(Directive)
List every line of the records that contains the word "beige", matching case exactly.

(Provided data)
※
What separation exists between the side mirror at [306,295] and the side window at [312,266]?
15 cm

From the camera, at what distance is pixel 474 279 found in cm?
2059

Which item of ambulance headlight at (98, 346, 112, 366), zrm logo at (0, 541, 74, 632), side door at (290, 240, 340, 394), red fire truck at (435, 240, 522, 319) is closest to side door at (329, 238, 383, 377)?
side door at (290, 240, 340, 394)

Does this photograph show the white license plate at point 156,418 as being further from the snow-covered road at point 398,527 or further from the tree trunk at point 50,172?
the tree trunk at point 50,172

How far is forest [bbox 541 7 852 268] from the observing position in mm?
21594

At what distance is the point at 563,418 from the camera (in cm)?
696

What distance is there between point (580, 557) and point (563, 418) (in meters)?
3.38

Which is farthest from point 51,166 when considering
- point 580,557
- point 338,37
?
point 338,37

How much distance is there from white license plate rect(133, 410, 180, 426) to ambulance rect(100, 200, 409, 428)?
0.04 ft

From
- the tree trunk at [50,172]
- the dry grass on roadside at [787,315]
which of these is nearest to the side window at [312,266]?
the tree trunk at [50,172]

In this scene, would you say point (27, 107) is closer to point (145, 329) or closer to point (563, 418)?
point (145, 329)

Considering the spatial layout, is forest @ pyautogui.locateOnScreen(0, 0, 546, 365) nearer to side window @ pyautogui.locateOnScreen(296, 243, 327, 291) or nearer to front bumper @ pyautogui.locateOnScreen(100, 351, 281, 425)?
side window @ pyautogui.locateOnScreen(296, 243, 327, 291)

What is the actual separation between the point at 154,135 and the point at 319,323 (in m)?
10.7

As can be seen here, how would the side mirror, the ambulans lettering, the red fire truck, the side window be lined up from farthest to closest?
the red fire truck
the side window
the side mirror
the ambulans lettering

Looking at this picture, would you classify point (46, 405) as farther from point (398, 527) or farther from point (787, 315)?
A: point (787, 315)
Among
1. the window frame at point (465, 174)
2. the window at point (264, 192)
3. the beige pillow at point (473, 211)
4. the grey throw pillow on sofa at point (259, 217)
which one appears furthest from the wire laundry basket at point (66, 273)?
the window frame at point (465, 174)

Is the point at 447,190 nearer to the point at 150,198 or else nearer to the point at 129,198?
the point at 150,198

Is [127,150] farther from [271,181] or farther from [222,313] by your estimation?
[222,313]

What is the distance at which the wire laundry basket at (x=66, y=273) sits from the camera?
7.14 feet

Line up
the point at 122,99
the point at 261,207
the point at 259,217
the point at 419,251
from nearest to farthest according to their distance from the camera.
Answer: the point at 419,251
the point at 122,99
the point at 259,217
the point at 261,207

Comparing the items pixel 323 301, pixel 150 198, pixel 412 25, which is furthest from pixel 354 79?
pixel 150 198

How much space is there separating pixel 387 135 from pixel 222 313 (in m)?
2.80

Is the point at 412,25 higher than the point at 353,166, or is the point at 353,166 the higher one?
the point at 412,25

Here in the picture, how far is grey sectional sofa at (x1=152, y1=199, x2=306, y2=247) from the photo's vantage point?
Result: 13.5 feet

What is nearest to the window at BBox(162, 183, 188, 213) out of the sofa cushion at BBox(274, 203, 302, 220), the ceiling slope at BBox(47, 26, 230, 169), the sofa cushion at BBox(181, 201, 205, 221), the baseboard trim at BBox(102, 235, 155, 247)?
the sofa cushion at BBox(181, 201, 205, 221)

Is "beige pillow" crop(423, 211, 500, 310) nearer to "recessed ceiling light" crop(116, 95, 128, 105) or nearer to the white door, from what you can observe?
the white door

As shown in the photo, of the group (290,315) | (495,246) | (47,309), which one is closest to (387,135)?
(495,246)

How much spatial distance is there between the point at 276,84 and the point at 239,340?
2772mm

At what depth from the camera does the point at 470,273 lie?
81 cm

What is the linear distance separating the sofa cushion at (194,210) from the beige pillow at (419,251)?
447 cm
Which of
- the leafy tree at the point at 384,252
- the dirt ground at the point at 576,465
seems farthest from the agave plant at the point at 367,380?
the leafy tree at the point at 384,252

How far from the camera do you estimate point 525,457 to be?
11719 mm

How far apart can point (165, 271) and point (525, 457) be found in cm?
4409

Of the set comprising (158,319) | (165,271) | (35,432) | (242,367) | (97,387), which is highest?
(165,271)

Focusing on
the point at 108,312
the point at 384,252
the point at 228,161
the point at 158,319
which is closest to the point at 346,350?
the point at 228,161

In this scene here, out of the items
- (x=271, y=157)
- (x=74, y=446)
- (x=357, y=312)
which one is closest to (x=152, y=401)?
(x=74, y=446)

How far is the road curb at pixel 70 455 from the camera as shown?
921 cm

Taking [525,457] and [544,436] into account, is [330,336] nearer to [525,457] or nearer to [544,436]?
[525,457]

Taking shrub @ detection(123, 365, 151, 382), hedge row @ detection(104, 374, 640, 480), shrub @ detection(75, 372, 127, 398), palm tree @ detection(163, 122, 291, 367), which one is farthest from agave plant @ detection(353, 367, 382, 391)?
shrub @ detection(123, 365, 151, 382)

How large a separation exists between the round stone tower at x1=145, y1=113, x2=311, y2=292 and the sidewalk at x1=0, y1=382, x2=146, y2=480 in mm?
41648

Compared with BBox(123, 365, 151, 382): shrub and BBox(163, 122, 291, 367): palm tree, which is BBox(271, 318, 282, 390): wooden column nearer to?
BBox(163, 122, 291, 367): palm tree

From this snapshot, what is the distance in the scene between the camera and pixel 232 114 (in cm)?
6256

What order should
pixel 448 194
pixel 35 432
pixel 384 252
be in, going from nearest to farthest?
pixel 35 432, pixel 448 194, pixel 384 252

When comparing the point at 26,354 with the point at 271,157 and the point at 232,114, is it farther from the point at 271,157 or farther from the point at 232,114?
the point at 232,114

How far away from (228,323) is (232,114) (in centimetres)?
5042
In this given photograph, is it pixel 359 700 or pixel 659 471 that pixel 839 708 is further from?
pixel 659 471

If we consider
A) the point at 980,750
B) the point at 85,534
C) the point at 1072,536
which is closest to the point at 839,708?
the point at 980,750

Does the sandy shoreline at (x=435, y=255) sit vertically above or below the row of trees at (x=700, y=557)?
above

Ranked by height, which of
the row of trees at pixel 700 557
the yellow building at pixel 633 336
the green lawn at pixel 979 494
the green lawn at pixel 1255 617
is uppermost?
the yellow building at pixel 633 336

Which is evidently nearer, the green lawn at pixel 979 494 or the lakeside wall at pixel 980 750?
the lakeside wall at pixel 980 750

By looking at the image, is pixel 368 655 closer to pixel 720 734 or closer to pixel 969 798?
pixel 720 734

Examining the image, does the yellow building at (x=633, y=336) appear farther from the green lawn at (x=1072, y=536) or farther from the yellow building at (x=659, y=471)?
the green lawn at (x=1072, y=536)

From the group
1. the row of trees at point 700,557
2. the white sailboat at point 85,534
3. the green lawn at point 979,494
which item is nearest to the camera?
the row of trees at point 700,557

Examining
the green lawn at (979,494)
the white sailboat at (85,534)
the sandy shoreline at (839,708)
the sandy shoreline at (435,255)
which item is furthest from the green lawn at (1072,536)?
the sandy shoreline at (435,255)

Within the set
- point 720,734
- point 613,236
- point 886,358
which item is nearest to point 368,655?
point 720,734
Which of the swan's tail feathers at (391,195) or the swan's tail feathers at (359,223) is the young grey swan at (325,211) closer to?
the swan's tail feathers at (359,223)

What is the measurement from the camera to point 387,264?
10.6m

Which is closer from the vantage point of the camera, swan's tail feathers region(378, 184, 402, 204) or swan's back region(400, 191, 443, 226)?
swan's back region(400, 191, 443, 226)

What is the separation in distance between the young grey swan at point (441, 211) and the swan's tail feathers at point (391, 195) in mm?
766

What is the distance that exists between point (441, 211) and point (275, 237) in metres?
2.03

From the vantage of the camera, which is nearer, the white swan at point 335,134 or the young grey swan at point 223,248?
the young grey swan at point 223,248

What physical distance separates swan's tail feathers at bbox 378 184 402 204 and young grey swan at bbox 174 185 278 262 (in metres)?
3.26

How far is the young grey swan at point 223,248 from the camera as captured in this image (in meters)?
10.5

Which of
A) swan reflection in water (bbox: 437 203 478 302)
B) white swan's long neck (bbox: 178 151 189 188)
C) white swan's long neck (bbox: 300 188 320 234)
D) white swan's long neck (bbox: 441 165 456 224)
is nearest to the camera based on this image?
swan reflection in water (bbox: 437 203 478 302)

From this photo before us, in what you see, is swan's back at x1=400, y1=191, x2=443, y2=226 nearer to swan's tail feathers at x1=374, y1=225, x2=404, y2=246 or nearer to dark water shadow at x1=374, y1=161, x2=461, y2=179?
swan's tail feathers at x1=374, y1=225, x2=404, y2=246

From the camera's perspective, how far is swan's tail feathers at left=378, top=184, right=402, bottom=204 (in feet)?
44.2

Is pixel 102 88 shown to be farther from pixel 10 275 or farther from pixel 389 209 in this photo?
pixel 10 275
※
(The result)
3. the beige pillow at point (473, 211)
Is "beige pillow" crop(423, 211, 500, 310) nearer to "recessed ceiling light" crop(116, 95, 128, 105) or nearer to the white door, from what you can observe?
What is the linear distance separating the sofa cushion at (194,210) from the beige pillow at (419,251)?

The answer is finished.